Poster Presentation Australasian Extracellular Vesicles Conference 2018

Circulating exosomal miRNAs regulate epithelial ovarian cancer progression (#84)

Shayna Sharma 1 , Andrew Lai 1 , Dominic Guanzon 1 , Terry Morgan 2 , Lewis C Perrin 3 4 , John D Hooper 3 4 5 , Carlos Salomon 1 6
  1. Faculty of Medicine, University of Queensland Centre for Clinical Research, Brisbane, Queensland, Australia
  2. Department of Pathology and Obstetrics, Oregon Health & Science University, Portland, Oregon, USA
  3. Mater Health Services, Mater Adult Hospital, Brisbane, Queensland, Australia
  4. Mater Research Institute, University of Queensland, Brisbane, Queensland, Australia
  5. Mater Ovarian Cancer Research Collaborative, Mater Adult Hospital, Brisbane, Queensland, Australia
  6. Department of Clinical Biochemistry and Immunology, University of Concenpcion, Concenpcion, Chile

Introduction: Exosomes have shown promise as early biomarkers for epithelial ovarian cancer (OVCA) as they encapsulate vital information. Interestingly, exosomes are enriched in small non-coding RNAs (i.e. miRNAs) which can be transferred to other cells to regulate several biological processes. We aimed to profile the exosomal content to identify trends associated with miRNAs across the different stages of disease and examine the effect of these exosomes on fibroblast cells.

Methods: Exosomes were isolated from benign and epithelial ovarian cancer patient plasma (n=127) and characterised.
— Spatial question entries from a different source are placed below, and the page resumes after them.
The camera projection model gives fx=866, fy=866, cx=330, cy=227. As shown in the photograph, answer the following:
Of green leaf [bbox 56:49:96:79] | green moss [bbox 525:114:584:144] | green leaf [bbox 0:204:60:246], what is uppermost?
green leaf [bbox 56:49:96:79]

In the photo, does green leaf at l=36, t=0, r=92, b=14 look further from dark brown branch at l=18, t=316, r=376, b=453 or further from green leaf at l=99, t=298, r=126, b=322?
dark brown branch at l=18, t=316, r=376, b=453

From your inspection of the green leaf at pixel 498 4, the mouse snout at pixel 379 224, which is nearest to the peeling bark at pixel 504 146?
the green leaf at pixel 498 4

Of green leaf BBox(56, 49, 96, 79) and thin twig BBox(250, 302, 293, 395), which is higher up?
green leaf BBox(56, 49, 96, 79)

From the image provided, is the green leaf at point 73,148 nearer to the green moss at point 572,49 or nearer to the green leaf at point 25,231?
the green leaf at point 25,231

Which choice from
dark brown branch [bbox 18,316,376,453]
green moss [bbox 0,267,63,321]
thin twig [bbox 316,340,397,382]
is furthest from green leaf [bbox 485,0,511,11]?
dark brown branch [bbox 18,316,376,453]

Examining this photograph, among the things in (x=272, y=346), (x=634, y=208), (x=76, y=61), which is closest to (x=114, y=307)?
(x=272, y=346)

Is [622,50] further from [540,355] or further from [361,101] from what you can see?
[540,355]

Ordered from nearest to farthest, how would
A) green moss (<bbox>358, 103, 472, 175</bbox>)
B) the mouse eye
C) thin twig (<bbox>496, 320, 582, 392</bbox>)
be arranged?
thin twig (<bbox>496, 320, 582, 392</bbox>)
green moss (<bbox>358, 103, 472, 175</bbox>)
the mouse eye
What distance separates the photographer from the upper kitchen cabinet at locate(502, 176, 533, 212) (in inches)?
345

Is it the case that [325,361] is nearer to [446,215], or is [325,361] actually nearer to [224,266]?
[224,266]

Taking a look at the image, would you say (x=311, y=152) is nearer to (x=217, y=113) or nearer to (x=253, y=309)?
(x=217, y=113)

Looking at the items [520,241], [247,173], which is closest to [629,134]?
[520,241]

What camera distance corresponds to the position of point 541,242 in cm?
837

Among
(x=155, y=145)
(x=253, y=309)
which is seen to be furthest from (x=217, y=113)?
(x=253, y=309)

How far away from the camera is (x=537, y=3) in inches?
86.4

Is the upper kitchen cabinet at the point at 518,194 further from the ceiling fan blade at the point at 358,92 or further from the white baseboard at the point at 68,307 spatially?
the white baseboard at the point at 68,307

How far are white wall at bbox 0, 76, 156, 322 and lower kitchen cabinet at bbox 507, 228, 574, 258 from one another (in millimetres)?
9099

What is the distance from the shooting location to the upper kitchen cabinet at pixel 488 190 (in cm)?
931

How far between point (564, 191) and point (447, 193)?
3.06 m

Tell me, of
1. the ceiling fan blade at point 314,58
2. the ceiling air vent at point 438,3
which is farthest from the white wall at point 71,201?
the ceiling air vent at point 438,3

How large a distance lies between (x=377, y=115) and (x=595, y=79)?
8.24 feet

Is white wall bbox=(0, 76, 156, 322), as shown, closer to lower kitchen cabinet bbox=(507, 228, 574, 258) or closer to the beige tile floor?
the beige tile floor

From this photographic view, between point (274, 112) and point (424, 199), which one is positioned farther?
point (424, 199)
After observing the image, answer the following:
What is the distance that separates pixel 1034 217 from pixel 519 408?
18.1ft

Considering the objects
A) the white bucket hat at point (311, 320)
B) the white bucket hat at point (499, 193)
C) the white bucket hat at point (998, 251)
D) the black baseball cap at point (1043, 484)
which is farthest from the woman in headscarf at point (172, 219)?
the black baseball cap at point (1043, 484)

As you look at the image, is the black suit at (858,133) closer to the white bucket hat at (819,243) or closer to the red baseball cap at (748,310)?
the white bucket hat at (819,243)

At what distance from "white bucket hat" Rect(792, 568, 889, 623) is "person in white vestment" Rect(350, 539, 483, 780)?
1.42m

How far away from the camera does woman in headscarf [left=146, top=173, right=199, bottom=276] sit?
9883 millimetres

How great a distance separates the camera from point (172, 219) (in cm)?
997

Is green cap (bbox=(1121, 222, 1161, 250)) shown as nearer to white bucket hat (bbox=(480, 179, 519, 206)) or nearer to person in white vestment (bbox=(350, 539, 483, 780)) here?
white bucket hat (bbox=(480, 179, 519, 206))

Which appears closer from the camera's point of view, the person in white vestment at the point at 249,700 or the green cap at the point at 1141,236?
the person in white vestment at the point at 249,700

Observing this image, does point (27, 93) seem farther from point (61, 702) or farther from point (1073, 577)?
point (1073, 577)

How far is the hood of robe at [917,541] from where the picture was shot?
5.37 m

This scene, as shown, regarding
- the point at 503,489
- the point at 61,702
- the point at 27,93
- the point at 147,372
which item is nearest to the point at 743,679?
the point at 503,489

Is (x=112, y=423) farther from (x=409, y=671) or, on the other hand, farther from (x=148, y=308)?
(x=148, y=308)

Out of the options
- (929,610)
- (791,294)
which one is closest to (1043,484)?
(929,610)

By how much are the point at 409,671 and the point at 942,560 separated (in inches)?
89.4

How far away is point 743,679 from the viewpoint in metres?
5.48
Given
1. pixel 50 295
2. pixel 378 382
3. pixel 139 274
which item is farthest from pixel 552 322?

A small RNA library was prepared and the expression of specific miRNAs was validated using RT-qPCR. Fibroblast cells were treated with these exosomes and the expression of specific miRNAs was determined in addition to cell proliferation and migration.

Results: Exosomal miRNAs demonstrated either an increase or a decrease in expression with advancing cancer progression. 119 miRNAs were found to be differentially expressed across disease stages (p<0.05), determined using likelihood ratio tests. A specific set of miRNAs (miR-22-3p, miR-766-3p, miR-340-3p, miR-379-3p, miR-10a-5p, miR-30a-5p, miR-126-5p, miR-26a-1-5p and miR-181a-1-5p) which increase in association with OVCA progression were identified. Exosomes are able to transfer these miRNAs to fibroblasts to increase their migration and proliferation.

Conclusions: We propose that exosomes, present in the circulation of patients with OVCA, transfer specific oncogenic miRNAs to cells present in the tumour microenvironment to promote cancer progression.